**EXERCISE INSTRUCTIONS**
Write out each of the following entries word for word.

**DATASET**
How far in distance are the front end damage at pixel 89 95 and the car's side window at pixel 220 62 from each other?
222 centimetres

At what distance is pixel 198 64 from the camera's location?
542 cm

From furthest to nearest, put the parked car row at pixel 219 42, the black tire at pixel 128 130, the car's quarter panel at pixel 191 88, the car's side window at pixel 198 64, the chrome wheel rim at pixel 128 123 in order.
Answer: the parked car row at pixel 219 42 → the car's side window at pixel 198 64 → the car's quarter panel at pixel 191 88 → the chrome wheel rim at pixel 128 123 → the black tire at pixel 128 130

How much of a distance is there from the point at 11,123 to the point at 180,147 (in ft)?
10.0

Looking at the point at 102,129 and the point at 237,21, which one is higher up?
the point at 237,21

**TASK ANSWER**
How far in distance are the front end damage at pixel 89 95 and the car's side window at pixel 220 62 from each other?
222 centimetres

At what distance is pixel 198 64 from the camera's location?
542 cm

From furthest to nearest, put the parked car row at pixel 219 42, the black tire at pixel 128 130, the car's quarter panel at pixel 191 88, the car's side window at pixel 198 64, the chrome wheel rim at pixel 128 123 in order.
Answer: the parked car row at pixel 219 42 → the car's side window at pixel 198 64 → the car's quarter panel at pixel 191 88 → the chrome wheel rim at pixel 128 123 → the black tire at pixel 128 130

How much of a distance is there from the point at 11,123 to the point at 180,147 (in ft)?
10.0

Looking at the point at 102,129 and the point at 237,21, which one is higher up?
the point at 237,21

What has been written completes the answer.